* _Aufgabenstellung_: Schreiben Sie den Übungstext vollständig und wortgetreu nieder.

Natürlich muss man gelegentlich Kompromisse eingehen, das weiß jeder der schon mal ein Gewässer Privat oder für einen Verein/Verband gepachtet hat. Da gibts tausend Beispiele wo man sich mit Anwohnern, Waldbesitzern, Naturschutzverbänden, Jägern, Imkern, Eisstockschützen, Landwirten etc. irgendwie einigen muss. 

Das wird von Anglern, wenn nachvollziehbar begründet, in der Regel auch akzeptiert. 

Aber das kann doch für einen "normal" denkenden Angler/Menschen keine Rechtfertigung sein pauschal an ALLEN Gewässern das Nachtangeln zu verbieten, wie es ja z.B. in Ba-Wü der Fall ist oder siehst du das anders?


----------



## Thomas9904 (12. November 2010)

* _Aufgeführtes Material_:
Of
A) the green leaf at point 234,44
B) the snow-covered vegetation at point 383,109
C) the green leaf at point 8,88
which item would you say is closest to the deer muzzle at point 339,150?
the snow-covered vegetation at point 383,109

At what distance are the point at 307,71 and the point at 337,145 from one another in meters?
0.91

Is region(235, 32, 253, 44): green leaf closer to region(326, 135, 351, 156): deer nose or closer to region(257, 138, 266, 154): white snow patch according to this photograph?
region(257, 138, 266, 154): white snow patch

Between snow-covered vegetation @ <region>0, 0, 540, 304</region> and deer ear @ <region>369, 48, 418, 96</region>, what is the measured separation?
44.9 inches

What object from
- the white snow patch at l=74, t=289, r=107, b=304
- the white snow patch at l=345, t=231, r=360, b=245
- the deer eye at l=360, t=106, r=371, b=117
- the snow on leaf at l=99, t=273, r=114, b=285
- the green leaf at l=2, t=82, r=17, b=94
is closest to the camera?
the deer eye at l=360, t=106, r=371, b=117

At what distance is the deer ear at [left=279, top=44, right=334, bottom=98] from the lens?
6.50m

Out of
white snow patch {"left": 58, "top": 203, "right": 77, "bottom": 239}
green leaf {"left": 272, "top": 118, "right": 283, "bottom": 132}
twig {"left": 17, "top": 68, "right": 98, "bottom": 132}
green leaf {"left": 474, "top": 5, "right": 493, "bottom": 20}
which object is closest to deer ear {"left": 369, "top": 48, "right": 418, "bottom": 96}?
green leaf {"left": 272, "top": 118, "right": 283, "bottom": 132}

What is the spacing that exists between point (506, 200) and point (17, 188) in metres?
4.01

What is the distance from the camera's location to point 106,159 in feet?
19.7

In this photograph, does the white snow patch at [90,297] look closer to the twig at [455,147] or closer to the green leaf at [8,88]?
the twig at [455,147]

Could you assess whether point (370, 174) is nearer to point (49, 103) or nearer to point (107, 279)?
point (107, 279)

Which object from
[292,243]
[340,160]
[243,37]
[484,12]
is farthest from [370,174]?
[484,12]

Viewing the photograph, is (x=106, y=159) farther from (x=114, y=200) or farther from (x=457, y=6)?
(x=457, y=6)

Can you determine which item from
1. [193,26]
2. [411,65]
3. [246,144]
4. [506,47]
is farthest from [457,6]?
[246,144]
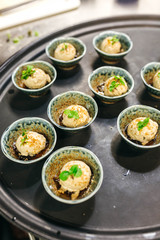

* _Lösung_:
Natürlich muss man gelegentlich Kompromisse eingehen, das weiß jeder der schon mal ein Gewässer Privat oder für einen Verein/Verband gepachtet hat. Da gibts tausend Beispiele wo man sich mit Anwohnern, Waldbesitzern, Naturschutzverbänden, Jägern, Imkern, Eisstockschützen, Landwirten etc. irgendwie einigen muss. 

Das wird von Anglern, wenn nachvollziehbar begründet, in der Regel auch akzeptiert. 

Aber das kann doch für einen "normal" denkenden Angler/Menschen keine Rechtfertigung sein pauschal an ALLEN Gewässern das Nachtangeln zu verbieten, wie es ja z.B. in Ba-Wü der Fall ist oder siehst du das anders?


----------



## Thomas9904 (12. November 2010)